Written request | Pick out each line of the items below that contains the word "with", and copy every such line in full.

Materials provided |
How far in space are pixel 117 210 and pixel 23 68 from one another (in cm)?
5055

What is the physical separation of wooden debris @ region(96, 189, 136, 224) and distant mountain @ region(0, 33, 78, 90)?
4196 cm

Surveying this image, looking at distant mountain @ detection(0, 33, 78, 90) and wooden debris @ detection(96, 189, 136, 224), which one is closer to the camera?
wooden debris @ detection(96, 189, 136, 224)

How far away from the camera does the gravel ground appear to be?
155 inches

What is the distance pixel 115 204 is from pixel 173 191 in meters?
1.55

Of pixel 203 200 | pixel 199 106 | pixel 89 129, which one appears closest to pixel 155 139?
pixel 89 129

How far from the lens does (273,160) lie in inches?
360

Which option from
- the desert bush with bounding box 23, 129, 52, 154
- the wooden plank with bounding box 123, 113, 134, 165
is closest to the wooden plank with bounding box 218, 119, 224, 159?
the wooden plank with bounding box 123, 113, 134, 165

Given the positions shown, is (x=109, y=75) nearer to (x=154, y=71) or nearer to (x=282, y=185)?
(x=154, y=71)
* * *
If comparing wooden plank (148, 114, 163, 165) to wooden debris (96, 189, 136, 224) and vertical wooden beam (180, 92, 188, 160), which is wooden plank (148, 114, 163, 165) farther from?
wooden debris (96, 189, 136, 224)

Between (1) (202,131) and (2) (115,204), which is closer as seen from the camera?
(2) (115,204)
---
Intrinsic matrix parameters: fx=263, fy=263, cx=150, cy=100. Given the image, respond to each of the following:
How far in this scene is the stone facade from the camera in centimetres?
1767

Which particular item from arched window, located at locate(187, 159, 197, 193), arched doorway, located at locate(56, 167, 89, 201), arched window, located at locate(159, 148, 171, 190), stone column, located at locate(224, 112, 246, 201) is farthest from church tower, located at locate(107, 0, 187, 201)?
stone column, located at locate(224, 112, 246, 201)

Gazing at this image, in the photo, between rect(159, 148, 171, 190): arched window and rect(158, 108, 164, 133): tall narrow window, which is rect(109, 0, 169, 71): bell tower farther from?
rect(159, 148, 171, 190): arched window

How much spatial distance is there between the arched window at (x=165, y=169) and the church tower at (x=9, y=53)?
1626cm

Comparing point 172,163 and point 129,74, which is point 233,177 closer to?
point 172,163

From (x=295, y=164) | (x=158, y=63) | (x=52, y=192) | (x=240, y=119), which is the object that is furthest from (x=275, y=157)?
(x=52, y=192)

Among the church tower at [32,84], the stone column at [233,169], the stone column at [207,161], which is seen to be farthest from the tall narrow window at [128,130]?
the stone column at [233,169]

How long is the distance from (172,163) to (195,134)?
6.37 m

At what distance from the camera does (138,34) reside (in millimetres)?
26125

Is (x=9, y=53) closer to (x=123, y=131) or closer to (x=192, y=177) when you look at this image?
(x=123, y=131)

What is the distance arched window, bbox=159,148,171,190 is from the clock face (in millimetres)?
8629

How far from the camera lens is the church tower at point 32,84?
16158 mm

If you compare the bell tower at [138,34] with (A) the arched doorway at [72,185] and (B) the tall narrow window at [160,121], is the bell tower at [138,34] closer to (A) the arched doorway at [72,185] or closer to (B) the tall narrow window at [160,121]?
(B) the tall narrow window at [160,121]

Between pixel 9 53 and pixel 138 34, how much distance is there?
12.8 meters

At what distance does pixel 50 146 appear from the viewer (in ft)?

Result |
- the desert bush with bounding box 23, 129, 52, 154
- the wooden plank with bounding box 123, 113, 134, 165
is closest to the wooden plank with bounding box 218, 119, 224, 159?
the wooden plank with bounding box 123, 113, 134, 165
If you compare the bell tower at [138,34] with (A) the arched doorway at [72,185] and (B) the tall narrow window at [160,121], is the bell tower at [138,34] closer to (A) the arched doorway at [72,185] or closer to (B) the tall narrow window at [160,121]?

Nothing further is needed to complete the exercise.